Training does **not** need softmax here. If you want probabilities, apply softmax to logits at inference time.

In [None]:
@torch.no_grad()
def predict_proba(x):
    net.eval()
    logits = net(x.to(device))
    return torch.softmax(logits, dim=1).cpu()

x, y = next(iter(test_loader))
probs = predict_proba(x[:8])
pred = probs.argmax(dim=1)

print("pred:", pred.numpy())
print("true:", y[:8].numpy())
print("probs[0]:", probs[0].numpy())

## 8. Experiments

Try these (one at a time):

1. Change `hidden=256` to 128, 64, 32. When does accuracy start to drop?
2. Change optimiser to SGD:
   - `optim.SGD(..., lr=0.01, momentum=0.9)`
3. Change activation to `tanh` by replacing `F.relu` with `torch.tanh`.
4. Change epochs to 1, 3, 10 and compare.

## 9. Pixel permutations (key conceptual experiment)

Fully connected networks **do not use spatial structure**.
They treat the input as a vector, not as an image.

Does **any fixed permutation of the pixels** give essentially the *same performance*?

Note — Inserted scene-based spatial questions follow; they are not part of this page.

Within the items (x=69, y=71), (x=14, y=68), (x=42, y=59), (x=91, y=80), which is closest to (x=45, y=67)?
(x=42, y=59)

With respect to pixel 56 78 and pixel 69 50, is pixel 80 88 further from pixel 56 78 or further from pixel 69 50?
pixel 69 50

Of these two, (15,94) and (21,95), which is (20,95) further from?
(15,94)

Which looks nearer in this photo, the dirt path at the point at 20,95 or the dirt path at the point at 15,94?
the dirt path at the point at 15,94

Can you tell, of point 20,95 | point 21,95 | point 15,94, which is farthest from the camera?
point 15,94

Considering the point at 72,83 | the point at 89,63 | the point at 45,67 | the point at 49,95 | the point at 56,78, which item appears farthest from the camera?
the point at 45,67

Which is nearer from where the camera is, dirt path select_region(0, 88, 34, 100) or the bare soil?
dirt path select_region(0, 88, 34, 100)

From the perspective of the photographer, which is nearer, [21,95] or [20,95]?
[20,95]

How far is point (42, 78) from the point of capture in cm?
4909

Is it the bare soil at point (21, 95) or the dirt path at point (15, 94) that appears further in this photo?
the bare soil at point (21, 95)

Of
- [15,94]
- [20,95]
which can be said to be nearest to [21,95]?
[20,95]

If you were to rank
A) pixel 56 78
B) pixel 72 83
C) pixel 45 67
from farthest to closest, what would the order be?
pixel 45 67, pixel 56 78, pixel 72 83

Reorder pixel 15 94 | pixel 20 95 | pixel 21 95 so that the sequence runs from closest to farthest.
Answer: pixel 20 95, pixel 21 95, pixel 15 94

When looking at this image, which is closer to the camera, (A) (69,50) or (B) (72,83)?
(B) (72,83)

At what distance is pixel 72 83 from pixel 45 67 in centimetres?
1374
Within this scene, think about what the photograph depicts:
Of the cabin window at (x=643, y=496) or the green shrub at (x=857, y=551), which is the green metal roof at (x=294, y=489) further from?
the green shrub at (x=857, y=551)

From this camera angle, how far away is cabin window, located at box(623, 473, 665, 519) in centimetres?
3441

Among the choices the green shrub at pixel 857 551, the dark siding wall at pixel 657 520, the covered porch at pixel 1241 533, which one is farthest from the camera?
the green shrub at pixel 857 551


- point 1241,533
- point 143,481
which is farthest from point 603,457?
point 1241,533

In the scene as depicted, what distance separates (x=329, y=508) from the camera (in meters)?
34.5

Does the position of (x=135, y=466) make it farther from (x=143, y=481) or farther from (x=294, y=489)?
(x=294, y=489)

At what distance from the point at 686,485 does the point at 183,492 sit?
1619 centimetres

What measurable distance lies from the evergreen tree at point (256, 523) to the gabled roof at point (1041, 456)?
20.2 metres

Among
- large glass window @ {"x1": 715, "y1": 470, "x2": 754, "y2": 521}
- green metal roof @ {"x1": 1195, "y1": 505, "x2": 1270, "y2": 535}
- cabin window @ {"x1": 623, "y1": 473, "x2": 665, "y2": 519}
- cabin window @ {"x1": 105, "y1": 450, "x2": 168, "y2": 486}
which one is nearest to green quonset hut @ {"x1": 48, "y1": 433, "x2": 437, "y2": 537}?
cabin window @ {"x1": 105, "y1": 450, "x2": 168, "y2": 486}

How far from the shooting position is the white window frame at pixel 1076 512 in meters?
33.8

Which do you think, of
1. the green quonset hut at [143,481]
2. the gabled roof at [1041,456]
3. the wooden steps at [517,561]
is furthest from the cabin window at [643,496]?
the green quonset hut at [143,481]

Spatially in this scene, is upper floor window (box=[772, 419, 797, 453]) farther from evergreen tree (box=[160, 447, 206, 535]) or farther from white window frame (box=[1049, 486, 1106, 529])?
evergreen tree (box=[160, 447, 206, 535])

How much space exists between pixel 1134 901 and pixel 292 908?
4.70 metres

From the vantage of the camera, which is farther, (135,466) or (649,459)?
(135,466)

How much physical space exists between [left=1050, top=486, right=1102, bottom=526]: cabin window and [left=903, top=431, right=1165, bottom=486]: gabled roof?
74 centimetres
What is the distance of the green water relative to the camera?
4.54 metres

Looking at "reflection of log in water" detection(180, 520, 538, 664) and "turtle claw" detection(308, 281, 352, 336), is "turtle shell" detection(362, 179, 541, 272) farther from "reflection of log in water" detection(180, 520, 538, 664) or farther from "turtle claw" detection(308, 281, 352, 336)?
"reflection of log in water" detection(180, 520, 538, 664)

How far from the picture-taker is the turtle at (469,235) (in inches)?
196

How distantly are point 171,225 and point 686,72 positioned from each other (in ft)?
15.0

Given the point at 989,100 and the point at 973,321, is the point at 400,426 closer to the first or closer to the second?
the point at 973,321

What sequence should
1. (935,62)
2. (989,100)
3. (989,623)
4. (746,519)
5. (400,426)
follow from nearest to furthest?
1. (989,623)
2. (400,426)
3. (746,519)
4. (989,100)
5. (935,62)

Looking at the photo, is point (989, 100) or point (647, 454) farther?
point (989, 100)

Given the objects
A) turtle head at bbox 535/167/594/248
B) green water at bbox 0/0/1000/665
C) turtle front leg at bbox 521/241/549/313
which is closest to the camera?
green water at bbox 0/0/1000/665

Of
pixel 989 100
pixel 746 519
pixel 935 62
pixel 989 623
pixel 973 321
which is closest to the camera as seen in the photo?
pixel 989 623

- ensure the permutation is applied consistently
- the same permutation is used for train, validation, and test

This is very different from tokenized networks like CNNs and Transformers, which *do* rely on
local spatial structure.

### Step 1: Create a fixed random pixel permutation

We create a single random permutation of the 784 input dimensions and
keep it fixed for the entire experiment.

In [None]:
# Create a fixed random permutation of pixel indices
perm = torch.randperm(28 * 28)

def permute_pixels(x):
    # x: (B, 1, 28, 28)
    x = x.view(x.size(0), -1)      # (B, 784)
    x = x[:, perm]                 # apply permutation
    x = x.view(-1, 1, 28, 28)      # reshape back to image form
    return x

### Step 2: Visualise original vs permuted images

The permuted images no longer look like digits to *us*,
but to an MLP they are just vectors.

In [None]:
# Visualise original vs permuted images
x, y = next(iter(train_loader))

x_perm = permute_pixels(x)

def show_side_by_side(x1, x2, labels, n=8):
    import torchvision
    x1_disp = x1 * 0.3081 + 0.1307
    x2_disp = x2 * 0.3081 + 0.1307

    grid1 = torchvision.utils.make_grid(x1_disp[:n], nrow=n)
    grid2 = torchvision.utils.make_grid(x2_disp[:n], nrow=n)

    plt.figure(figsize=(12,4))
    plt.subplot(1,2,1)
    plt.title("Original")
    plt.imshow(grid1.permute(1,2,0).numpy())
    plt.axis("off")

    plt.subplot(1,2,2)
    plt.title("Permuted pixels")
    plt.imshow(grid2.permute(1,2,0).numpy())
    plt.axis("off")

    plt.show()
    print("labels:", labels[:n].numpy())

show_side_by_side(x, x_perm, y)

### Step 3: Challenge

Modify the training code so that **all inputs are permuted** before being
passed to the network.

Hints:
- Apply `permute_pixels(x)` inside the training loop
- Apply the same permutation in `evaluate(...)`
- Do *not* change the model architecture

Questions to think about:
1. Does training accuracy change?
2. Does validation/test accuracy change?
3. Why does this work for MLPs but fail badly for CNNs?
4. What does this say about inductive bias?

**Takeaway**

For fully connected networks, pixel order is arbitrary.
All spatial meaning comes from the *data representation*, not the model.

This experiment is one of the cleanest ways to see the difference between
*representation* and *architecture*.